Abrió las contraventanas. Un día soleado. No se movía ninguna rama, ningún tallo. Jonas se vistió. Notó el cuaderno de notas en el bolsillo. Abrió la primera página libre y escribió:

Me pregunto dónde estarás el 4 de septiembre y cómo te irá. Y cómo te habrá ido las cuatro semanas anteriores. Jonas, 4 de agosto, Kanzelstein, dormitorio, junto a la mesa, vestido, cansado .

Contempló el cuadro de la pared. A juzgar por el marco envejecido y los colores ya era algo viejo. Mostraba a una única oveja en un prado. La parte trasera del animal lucía unos vaqueros, la delantera estaba cubierta por un jersey rojo. En las patas llevaba calcetines, en la cabeza un sombrero ladeado con descaro. Esa curiosa visión le recordó lo que había soñado.

Estaba mirando por la ventana en Brigittenauer Lände. Llegó un pájaro y se posó en el respaldo de una silla colocada en un balcón que Jonas no tenía. Se alegró por el pájaro. ¡Al fin animales de nuevo!

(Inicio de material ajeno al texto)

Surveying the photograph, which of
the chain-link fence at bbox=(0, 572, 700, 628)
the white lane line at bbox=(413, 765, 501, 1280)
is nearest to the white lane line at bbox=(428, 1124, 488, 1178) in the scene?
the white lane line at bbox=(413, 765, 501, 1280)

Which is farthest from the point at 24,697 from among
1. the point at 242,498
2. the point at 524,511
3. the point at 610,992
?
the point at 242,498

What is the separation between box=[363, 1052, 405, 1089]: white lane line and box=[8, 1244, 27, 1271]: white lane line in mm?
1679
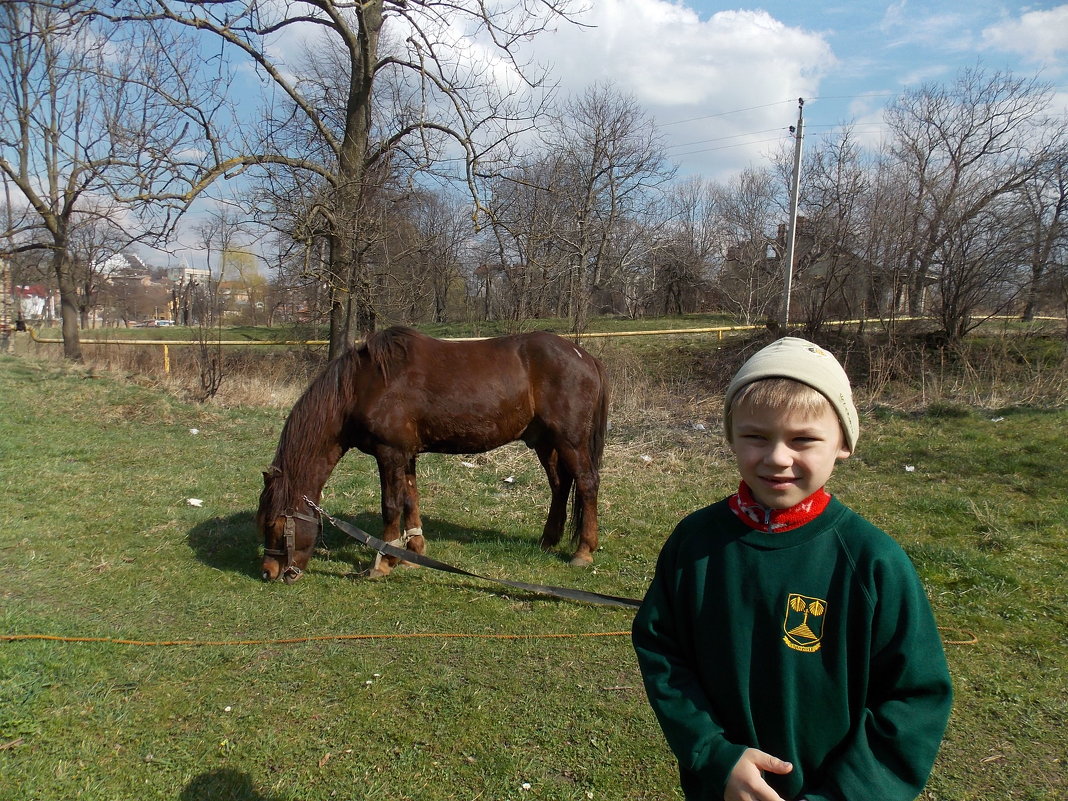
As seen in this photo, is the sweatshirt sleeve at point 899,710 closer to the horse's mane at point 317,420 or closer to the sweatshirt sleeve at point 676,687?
the sweatshirt sleeve at point 676,687

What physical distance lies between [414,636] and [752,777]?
309 centimetres

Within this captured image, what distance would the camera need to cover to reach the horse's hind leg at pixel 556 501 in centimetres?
583

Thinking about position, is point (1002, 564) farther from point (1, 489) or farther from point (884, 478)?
point (1, 489)

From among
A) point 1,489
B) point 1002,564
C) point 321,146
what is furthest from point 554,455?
point 321,146

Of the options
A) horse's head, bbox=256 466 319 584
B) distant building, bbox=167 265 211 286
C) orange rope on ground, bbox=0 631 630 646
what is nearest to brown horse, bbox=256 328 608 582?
horse's head, bbox=256 466 319 584

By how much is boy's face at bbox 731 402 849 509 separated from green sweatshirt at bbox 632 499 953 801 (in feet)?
0.28

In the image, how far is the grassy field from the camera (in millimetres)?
2832

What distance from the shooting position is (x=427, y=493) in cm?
744

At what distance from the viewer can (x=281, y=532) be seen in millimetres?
4887

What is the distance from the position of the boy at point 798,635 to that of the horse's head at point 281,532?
3.94 metres

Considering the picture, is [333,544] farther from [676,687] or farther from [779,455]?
[779,455]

De repente la cabeza del pájaro cambió. Se hizo más ancha y más larga, parecía feo y furioso, como si culpase a Jonas de lo que le estaba ocurriendo. Mientras Jonas lo contemplaba, petrificado, el pájaro volvió a cambiar de aspecto. Ahora tenía cabeza de erizo. Inmediatamente después su cuerpo creció. Jonas veía una cabeza de erizo asentada sobre el tronco de un ciempiés de metro y medio de longitud. El ciempiés se enroscó, arañándose la cara, que adquirió apariencia humana. La persona jadeaba intentando respirar. Sacó la lengua como si la estuvieran estrangulando. Pataleaba con sus mil piececitos, resollaba, y de los orificios de su nariz brotaba una espuma rosácea.

La cabeza se transformó de nuevo, convirtiéndose en la de un águila y después en la de un perro. Ni el águila ni el perro tenían el aspecto que debían tener. Todos los animales le miraban. Él había leído en sus ojos que lo conocían a fondo desde hacía mucho tiempo. Y él a ellos.

Desayunó pan integral y café soluble. Después de abrir todas las ventanas, recorrió la casa.